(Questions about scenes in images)

════

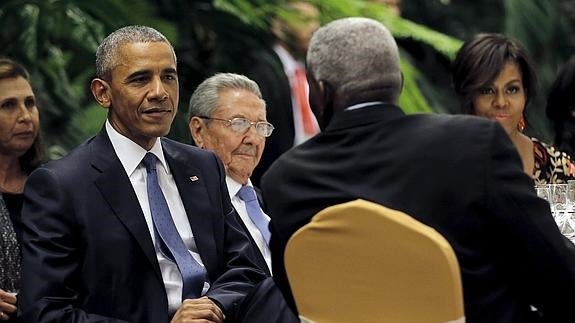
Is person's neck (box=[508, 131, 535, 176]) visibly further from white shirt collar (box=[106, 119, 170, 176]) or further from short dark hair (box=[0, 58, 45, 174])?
short dark hair (box=[0, 58, 45, 174])

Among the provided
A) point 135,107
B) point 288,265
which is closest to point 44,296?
point 135,107

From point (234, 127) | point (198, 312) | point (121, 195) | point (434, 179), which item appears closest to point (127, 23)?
point (234, 127)

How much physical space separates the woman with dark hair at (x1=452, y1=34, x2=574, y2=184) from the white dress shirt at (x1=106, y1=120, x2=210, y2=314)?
148 cm

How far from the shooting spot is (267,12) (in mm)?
7027

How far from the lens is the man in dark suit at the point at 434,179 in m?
3.27

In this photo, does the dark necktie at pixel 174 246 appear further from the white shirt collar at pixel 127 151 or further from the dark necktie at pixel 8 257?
the dark necktie at pixel 8 257

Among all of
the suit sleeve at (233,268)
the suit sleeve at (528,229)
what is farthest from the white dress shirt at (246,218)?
the suit sleeve at (528,229)

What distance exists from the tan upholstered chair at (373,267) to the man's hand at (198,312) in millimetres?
775

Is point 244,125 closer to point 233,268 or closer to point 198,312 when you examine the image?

════

Task -> Change every "white dress shirt" in the listing to "white button-down shirt" and keep everything else the same. Write the listing out again without the picture lines.

Exercise answer ->
Is person's neck (box=[508, 131, 535, 176]) visibly further from white shirt collar (box=[106, 119, 170, 176]) or further from short dark hair (box=[0, 58, 45, 174])?
short dark hair (box=[0, 58, 45, 174])

Among the provided
A) point 135,107
B) point 288,265
which is closest to point 44,296?
point 135,107

From point (234, 127) | point (198, 312) | point (121, 195) | point (434, 179), which item appears closest to point (127, 23)?
point (234, 127)

How much physical space separates the woman with dark hair at (x1=452, y1=34, x2=574, y2=184) from the white button-down shirt at (x1=106, y1=120, x2=210, y2=314)?
148 cm

How far from the shooting spot is (267,12) (in mm)?
7027

How far from the lens is the man in dark suit at the point at 434,179 in m?
3.27

In this photo, does the dark necktie at pixel 174 246 appear further from the white shirt collar at pixel 127 151 or further from the dark necktie at pixel 8 257?
the dark necktie at pixel 8 257

Among all of
the suit sleeve at (233,268)
the suit sleeve at (528,229)
what is farthest from the white button-down shirt at (246,218)?
the suit sleeve at (528,229)

What distance exists from the tan upholstered chair at (373,267) to the man's hand at (198,312) in millimetres?
775

Is point 244,125 closer to point 233,268 or closer to point 198,312 when you examine the image?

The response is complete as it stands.